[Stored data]

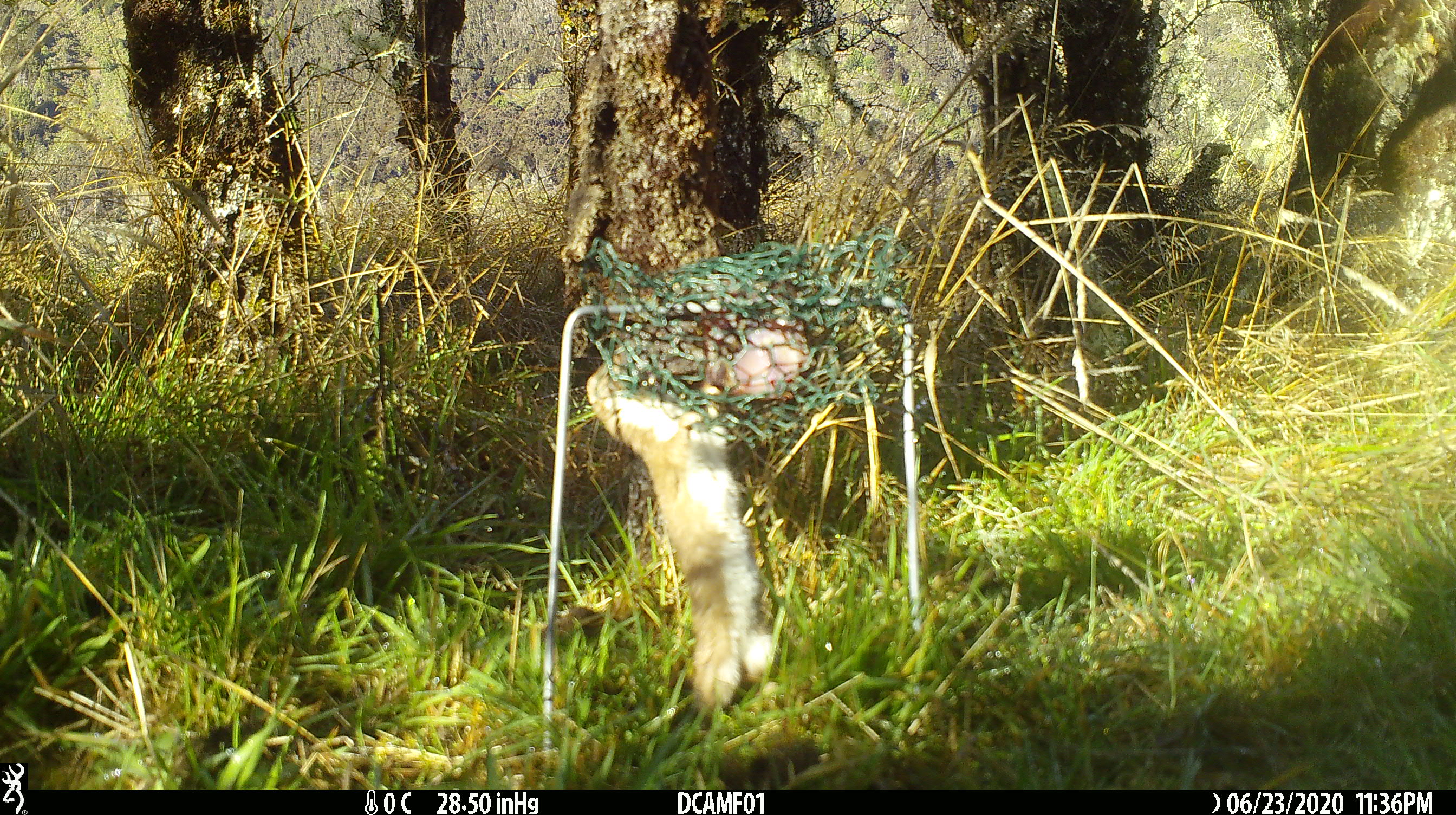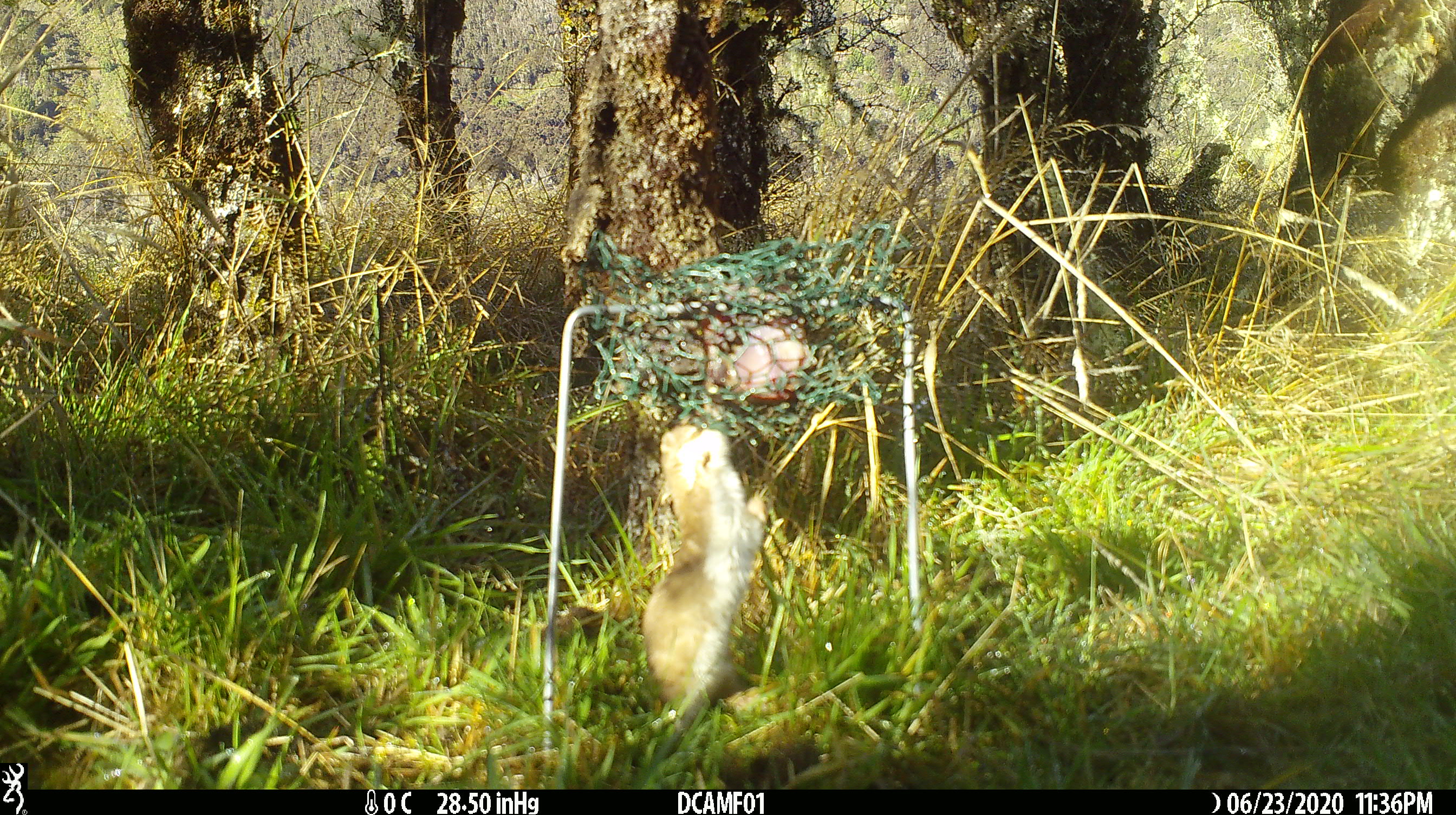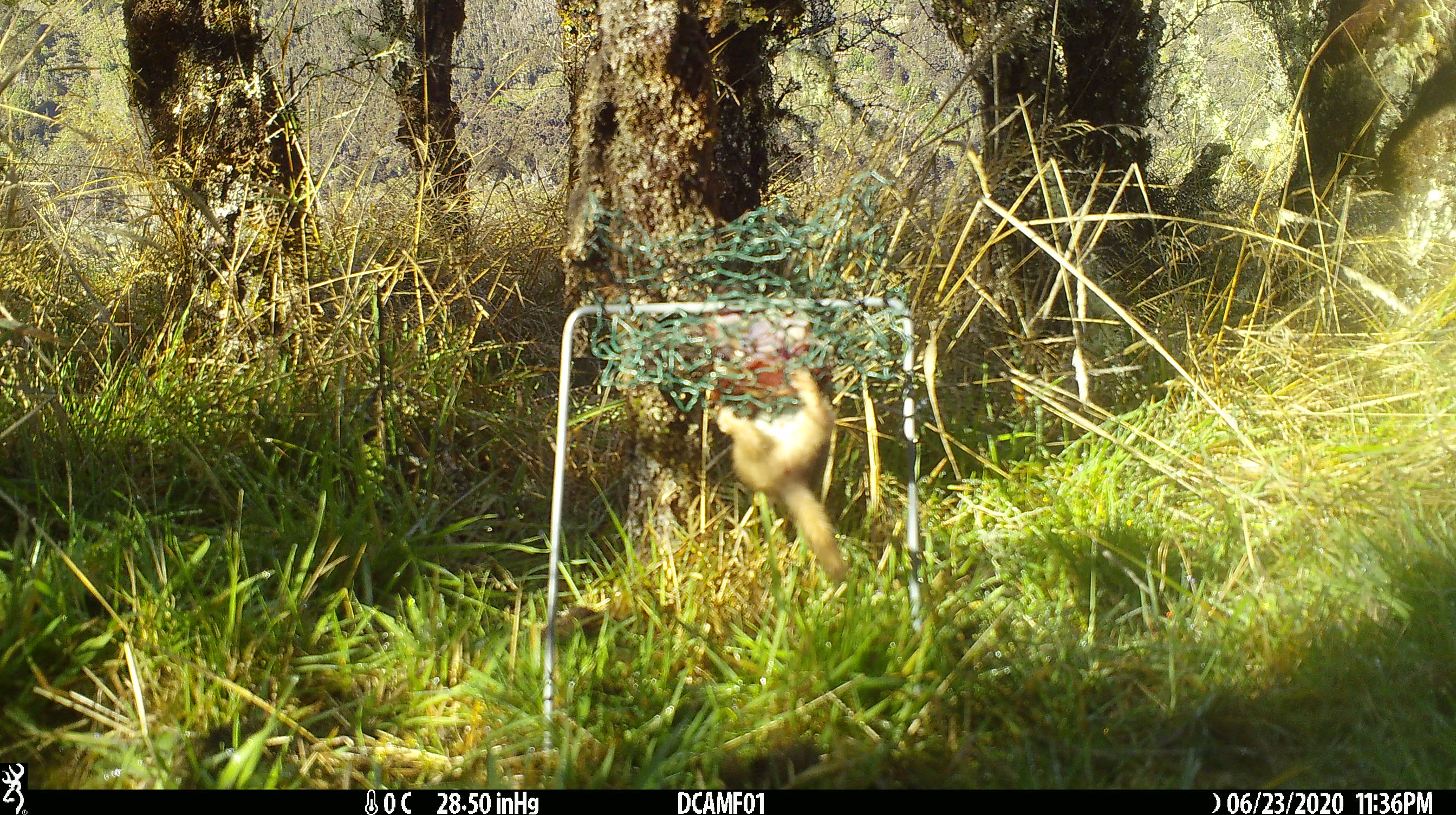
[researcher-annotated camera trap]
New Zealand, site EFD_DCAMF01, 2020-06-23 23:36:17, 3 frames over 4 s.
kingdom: Animalia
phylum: Chordata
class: Mammalia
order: Carnivora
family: Mustelidae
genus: Mustela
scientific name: Mustela nivalis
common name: least weasel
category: weasel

About this task
All the records need to be repeated exactly, with the images dropped.

Your response
[researcher-annotated camera trap]
New Zealand, site EFD_DCAMF01, 2020-06-23 23:36:17, 3 frames over 4 s.
kingdom: Animalia
phylum: Chordata
class: Mammalia
order: Carnivora
family: Mustelidae
genus: Mustela
scientific name: Mustela nivalis
common name: least weasel
category: weasel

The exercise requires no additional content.